Whether the tool has been enabled in the Tools tab.
2.
Whether the system prompt clearly describes the usage scenarios for the tool.
3.
Whether the MCP Server is successfully connected and the target tool is not disabled.
4.
Whether there are model thinking processes or tool call records in the call traces.
5.
Whether the currently used AI large model supports tool calls.

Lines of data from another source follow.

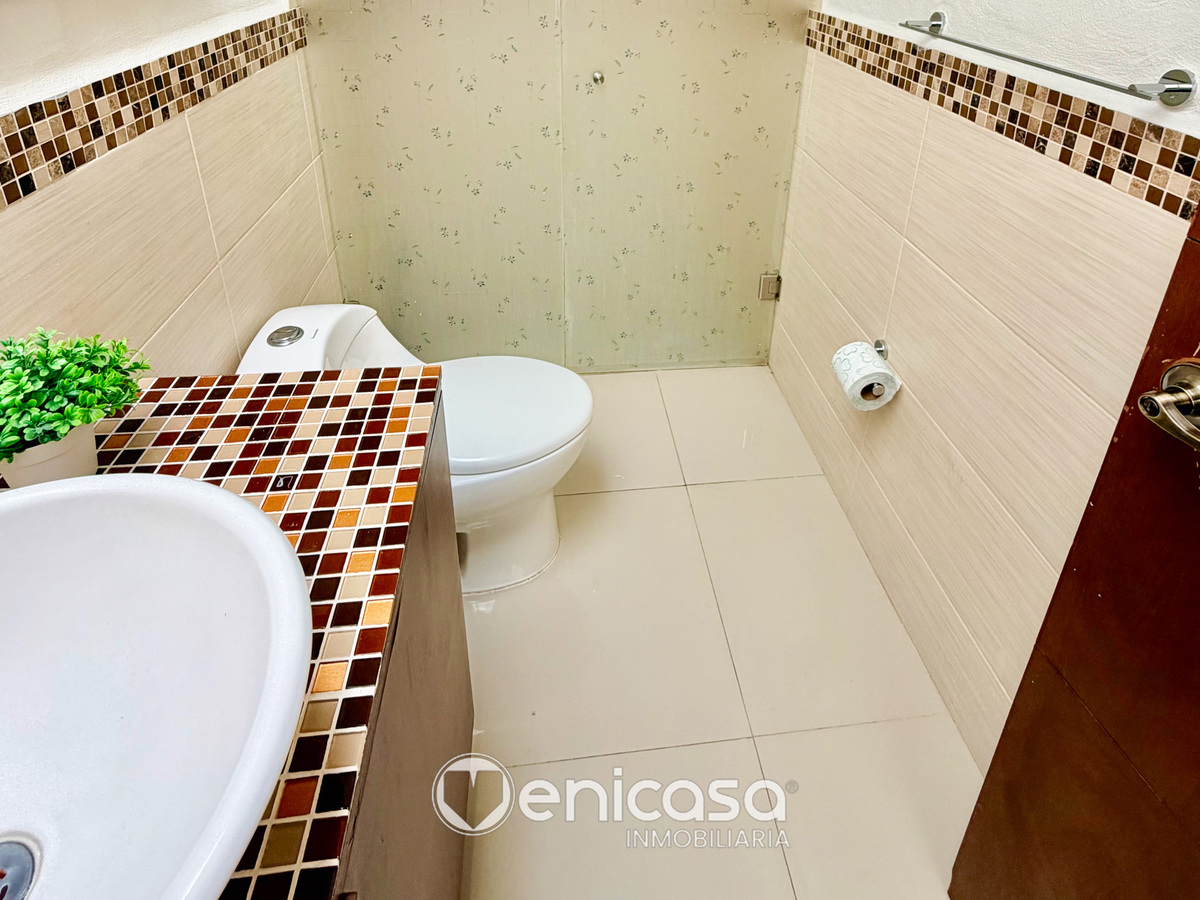 21 de 45: IMG_4494.jpg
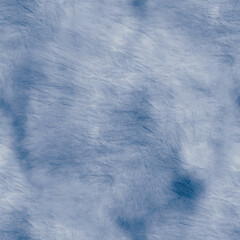 Denim Tie Dye Swirl. Indigo Grunge Peace. Seamless Seamless Indigo. Indigo Swirl Spiral. Gradient Round Tie Dye. Vector Old Pattern. Vector Stripe Shibori. Blue Swirl Background. Dyed Repeat.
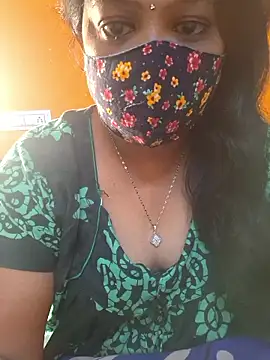 kanikasree online show from 01-18-26, 02:15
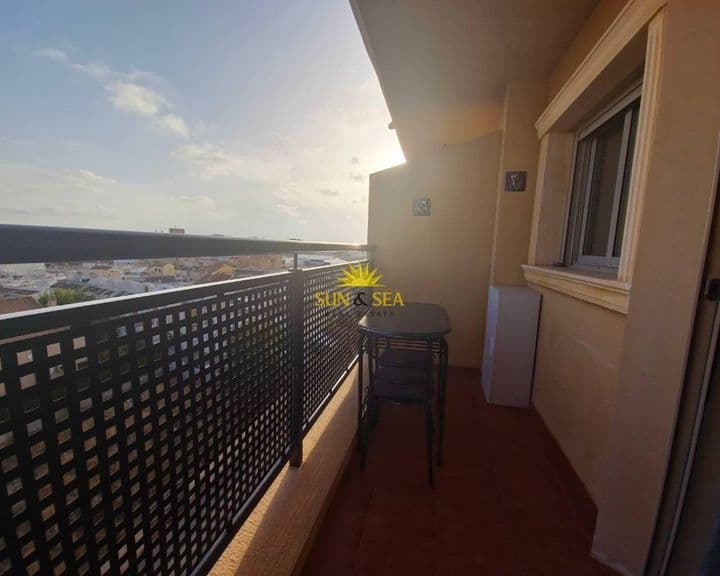 1 bedroom apartment for rent in Nueva Torrevieja, Spain - Image 2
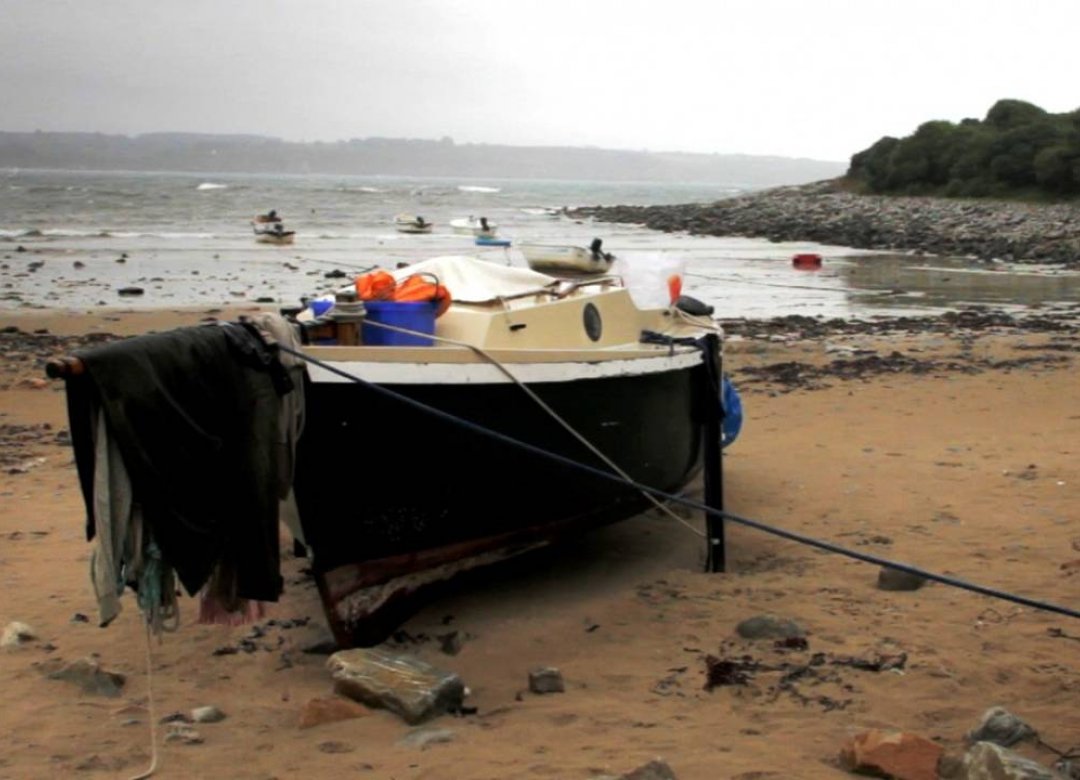 Finistere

You can view failed tool calls in the call traces, focusing on checking input parameters, output results, and error messages. Common causes include:MCP Server not connected or connection disconnected
Parameter format does not meet tool requirements
OAuth, API Key, or Header authentication configuration incorrect
Local STDIO service startup command unavailable
What can be evaluated by running the same task multiple times?#
Agents are non-deterministic systems. The same prompt may produce different execution paths under different models, different parameters, or different tool configurations. It is recommended to observe execution steps, call results, time consumed, Token consumption, and final output through multiple runs and session comparisons, thereby evaluating more suitable configurations.